In the records, swap "Pouch" for "Bag" and write out every caption again with nothing else changed. Leave the pictures out of your answer.

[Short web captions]
☆ ☆ ☆ ☆

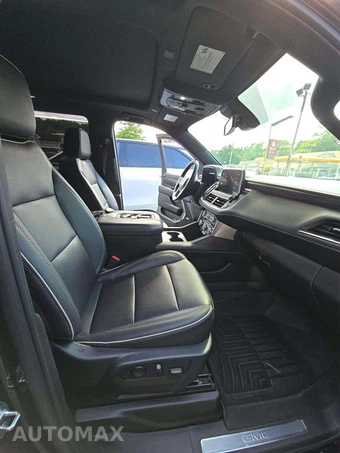 2022 GMC Yukon SLT 4SA - miniatura 19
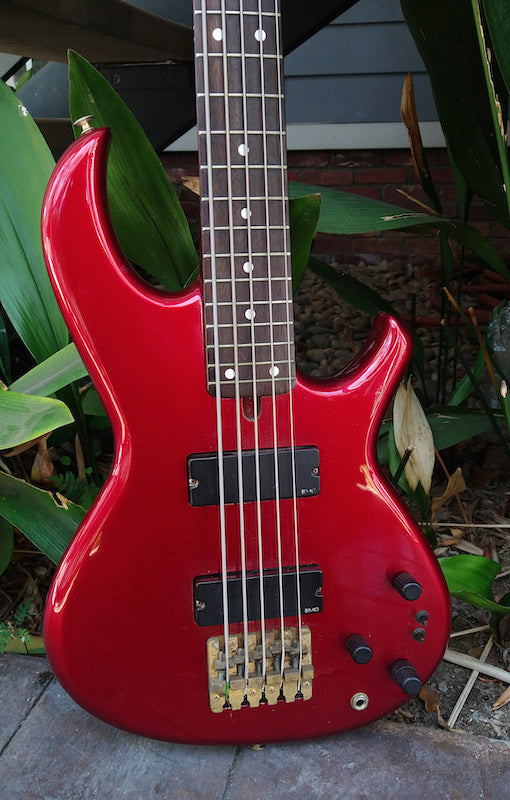 Aria Pro II RSB – Moze Guitars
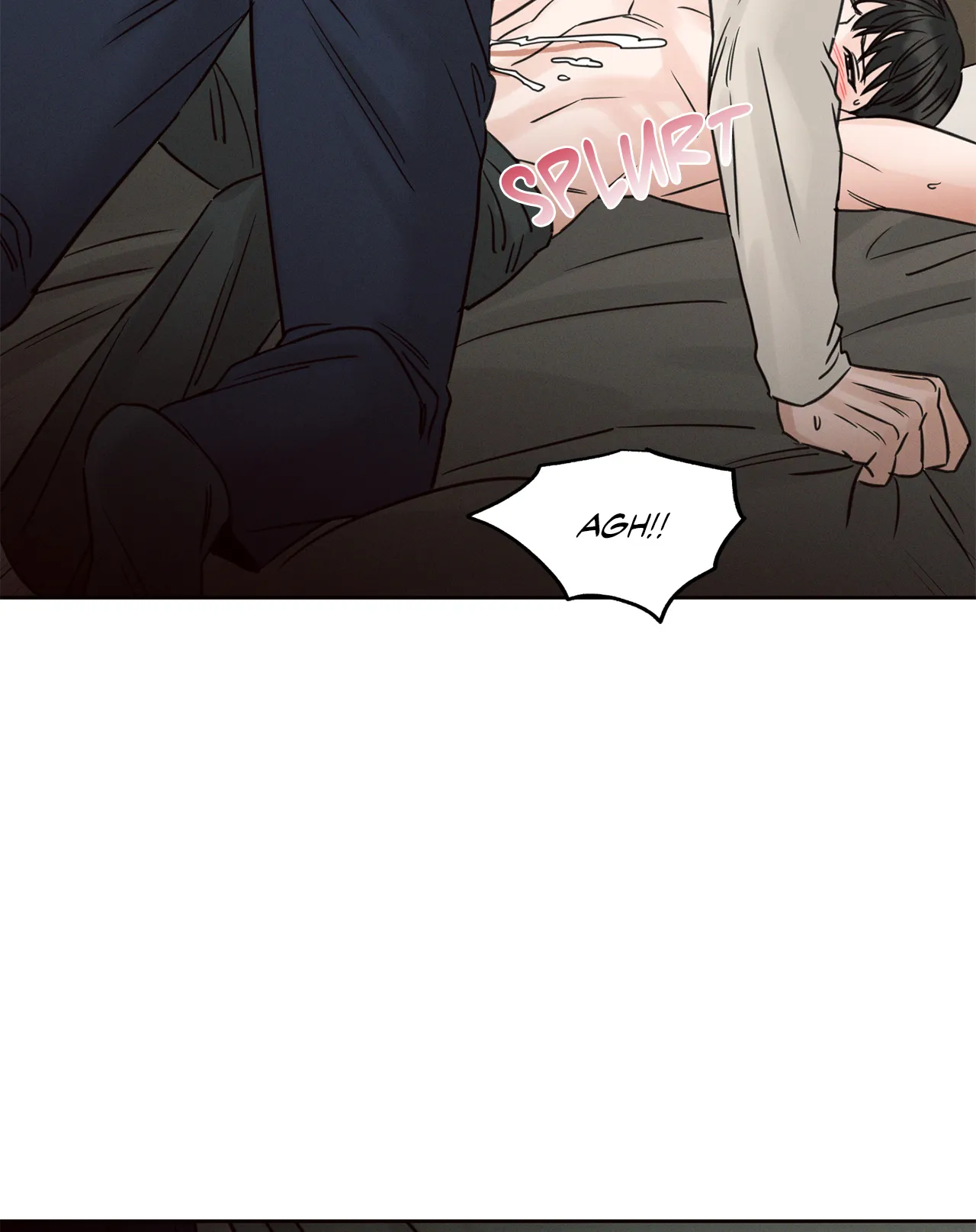 Love Me Not - Chapter 75 Page 71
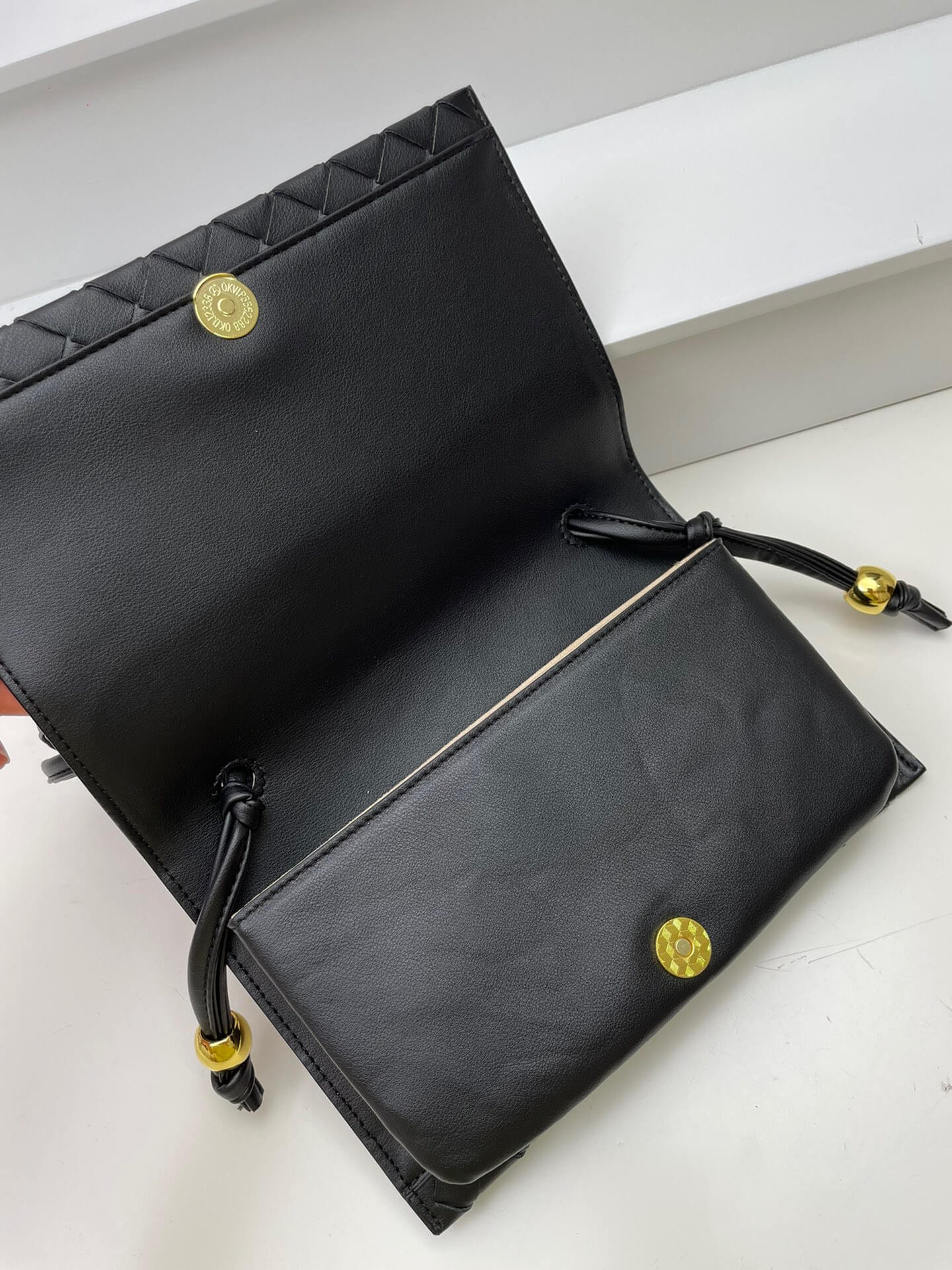 BV Trio Pouch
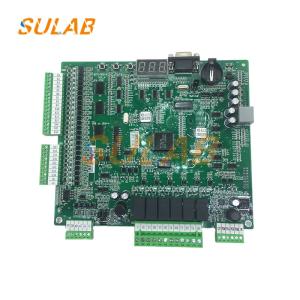 China Monarch NICE3000+ Main circuit Control Pcb Board MCTC-MCB-B wholesale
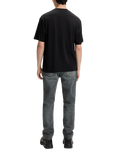 HUGO BOSS HUGO Graphic Print Cotton T-Shirt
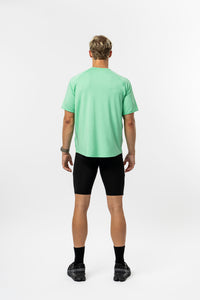 SHIRT LIGHT GREEN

☆ ☆ ☆ ☆

Exercise response:
 2022 GMC Yukon SLT 4SA - miniatura 19
 Aria Pro II RSB – Moze Guitars
 Love Me Not - Chapter 75 Page 71
 BV Trio Bag
 China Monarch NICE3000+ Main circuit Control Pcb Board MCTC-MCB-B wholesale
 HUGO BOSS HUGO Graphic Print Cotton T-Shirt
 SHIRT LIGHT GREEN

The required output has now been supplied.